━━━ EXTRAIT DE TEXTE
La caboche opina à nouveau, affichant un air de satisfaction. Il avait su défendre son père contre l'horrible diffamateur. Cela lui plairait sans aucun doute, il serait même certainement très fier de lui. Cependant, bientôt, la bouille enfantine reprit son expression habituelle, fermée, sombre, tandis qu'il achevait sur le plus important souci de son existence :

"Et l'a aussi Eddard, c'est un copain de Mama. Lui l'est vraiment très, très, très nul." Tu écris "très, très, très", les trois, hein. "L'a menti à Arnoul, et l'a même tapé avec le torchon."

Étonnamment, il omit de préciser que ce n'étaient que des conséquences de causes dont il était peut-être un petit peu coupable. C'était sa lettre, après tout.

Voilà. C'est fini.

Les mains posées sur les genoux, il releva les yeux vers Axelle. Ah, il serait content, papa, de recevoir tant de bonnes nouvelles de la part de son fils chéri. Oui, c'est sûr. Il serait content.
_________________
Axelle
Installée de guingois sur le lit trop petit, vélin déroulé sur un ouvrage de contes aux pages déchirées, la manouche, hochait la tête aux demandes de son fils, fronçant les sourcils de temps à autre, se promettant bien de demander quelques explications à droite et à gauche, elle écrivait, se mordant des joues pour ne rien interrompre, pour ne rien déformer, pour ne pas corriger, et quand la petite voix se tut et qu'elle remonta la tête, tendant le feuille noircie du petit monde d'Arnoul, elle demanda simplement. Veux-tu le signer toi ?

Citation:
Monsieur Papa.

Monsieur Papa, je va bien. Je joue souvent avec les petits cubes, mais l'en a ils se cassent des fois. Une fois j'a voulu monter dessus le cube et il s'est cassé. Pernette l'a un peu grondé, mais l'en reste plein d'autres alors j'a dit que c'est pas grave. Antoine il veut pas jouer avec moi, alors je joue tout seul.

Des fois, je va dehors. Y'a les gens qui sont gentils, des fois, mais l'en a qui sont nuls. L'a un prince qui a failli manger Arnoul, il dit il mange les enfants malpolis, mais Arnoul l'est pas malpoli, c'est juste j'a dessiné une grosse bouche sur lui parce que c'est un ogre

Le prince l'a dit aussi t'étais gros, parce que tu manges les enfants, comme lui. Mais moi j'a dit que c'était n'importe quoi, et il dit n'importe quoi de toute façon parce que il m'a même pas mangé.

Et l'a aussi Eddard, c'est un copain de Mama. Lui l'est vraiment très, très, très nul. L'a menti à Arnoul, et l'a même tapé avec le torchon.

_________________
Arnoul.
━━━━━━
━━━ ENTRÉES FOURNIES
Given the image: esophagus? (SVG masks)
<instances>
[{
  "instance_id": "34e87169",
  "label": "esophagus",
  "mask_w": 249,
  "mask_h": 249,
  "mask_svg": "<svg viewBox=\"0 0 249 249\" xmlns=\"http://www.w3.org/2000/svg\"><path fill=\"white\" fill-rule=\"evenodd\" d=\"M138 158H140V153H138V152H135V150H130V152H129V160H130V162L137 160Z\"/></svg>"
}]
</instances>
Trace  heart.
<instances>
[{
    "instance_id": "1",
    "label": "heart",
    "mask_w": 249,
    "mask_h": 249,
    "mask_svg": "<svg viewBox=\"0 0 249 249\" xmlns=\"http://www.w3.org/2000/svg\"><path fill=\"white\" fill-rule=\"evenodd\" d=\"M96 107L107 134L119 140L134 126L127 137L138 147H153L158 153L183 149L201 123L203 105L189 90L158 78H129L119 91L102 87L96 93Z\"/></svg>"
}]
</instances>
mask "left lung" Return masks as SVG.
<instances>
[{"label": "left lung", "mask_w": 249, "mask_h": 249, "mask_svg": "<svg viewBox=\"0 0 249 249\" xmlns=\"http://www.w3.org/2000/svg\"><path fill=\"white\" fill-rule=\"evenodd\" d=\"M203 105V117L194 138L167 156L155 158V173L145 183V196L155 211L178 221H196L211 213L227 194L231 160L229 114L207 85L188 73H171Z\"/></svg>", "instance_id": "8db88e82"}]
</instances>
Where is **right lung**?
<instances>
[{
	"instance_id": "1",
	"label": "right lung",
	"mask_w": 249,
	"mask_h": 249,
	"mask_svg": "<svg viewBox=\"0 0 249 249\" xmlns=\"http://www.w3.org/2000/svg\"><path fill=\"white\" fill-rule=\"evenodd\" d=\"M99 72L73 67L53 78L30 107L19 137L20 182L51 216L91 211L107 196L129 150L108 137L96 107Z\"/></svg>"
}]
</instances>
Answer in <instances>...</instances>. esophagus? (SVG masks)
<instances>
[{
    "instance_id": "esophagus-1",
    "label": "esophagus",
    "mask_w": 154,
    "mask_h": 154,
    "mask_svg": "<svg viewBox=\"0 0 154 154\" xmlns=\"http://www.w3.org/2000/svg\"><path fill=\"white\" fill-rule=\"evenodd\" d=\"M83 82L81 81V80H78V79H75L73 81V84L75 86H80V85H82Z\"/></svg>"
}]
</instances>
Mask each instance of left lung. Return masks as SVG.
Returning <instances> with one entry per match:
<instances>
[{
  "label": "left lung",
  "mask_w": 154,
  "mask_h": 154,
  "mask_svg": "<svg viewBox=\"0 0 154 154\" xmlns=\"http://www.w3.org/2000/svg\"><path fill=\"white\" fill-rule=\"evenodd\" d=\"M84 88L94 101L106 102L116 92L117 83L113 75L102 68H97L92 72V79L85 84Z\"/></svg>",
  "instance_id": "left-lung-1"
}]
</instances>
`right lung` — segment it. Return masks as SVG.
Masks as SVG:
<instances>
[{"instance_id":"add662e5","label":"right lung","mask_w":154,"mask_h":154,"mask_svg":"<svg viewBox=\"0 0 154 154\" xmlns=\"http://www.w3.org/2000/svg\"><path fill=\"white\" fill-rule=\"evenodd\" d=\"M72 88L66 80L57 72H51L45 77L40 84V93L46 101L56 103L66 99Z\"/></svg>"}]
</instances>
━━━━━━
## CONSIGNE
Prolongez le récit de la lettre d'Arnoul à son père en reprenant juste après la signature qui le clôt.

## RÉSULTAT OBTENU
Au vélin tendu, Arnoul coula un regard sérieux, semblant relire ce qui y était inscrit. Impossible, cependant, pour lui, de vérifier que ses paroles y avaient été fidèlement retranscrites. Les symboles qui composaient les mots étaient, tout autant que sur la missive de son père, comme des portes fermées à ses yeux. Quoique de temps à autre, il reconnaissait un "a", un "r", ou tout autre lettre qui composait son prénom. Prénom que, d'ailleurs, se saisissant de la plume, il ne mit pas plus de temps à coucher en bas du vélin, la langue tirée de côté, les sourcils froncés, et l'écriture maladroite :



Après quoi, il rendit l'outil d'écriture à Axelle, et, toujours un air très important fiché sur la bouille :

Tu envoies maintenant, hein ?
_________________
Aimbaud
Il se trouve entre nous comme une barrière de la langue. Je n'ai jamais su proprement dialoguer avec les enfants. Que croyez-vous que cela signifie ? Avouez, c'est clair comme de la potée.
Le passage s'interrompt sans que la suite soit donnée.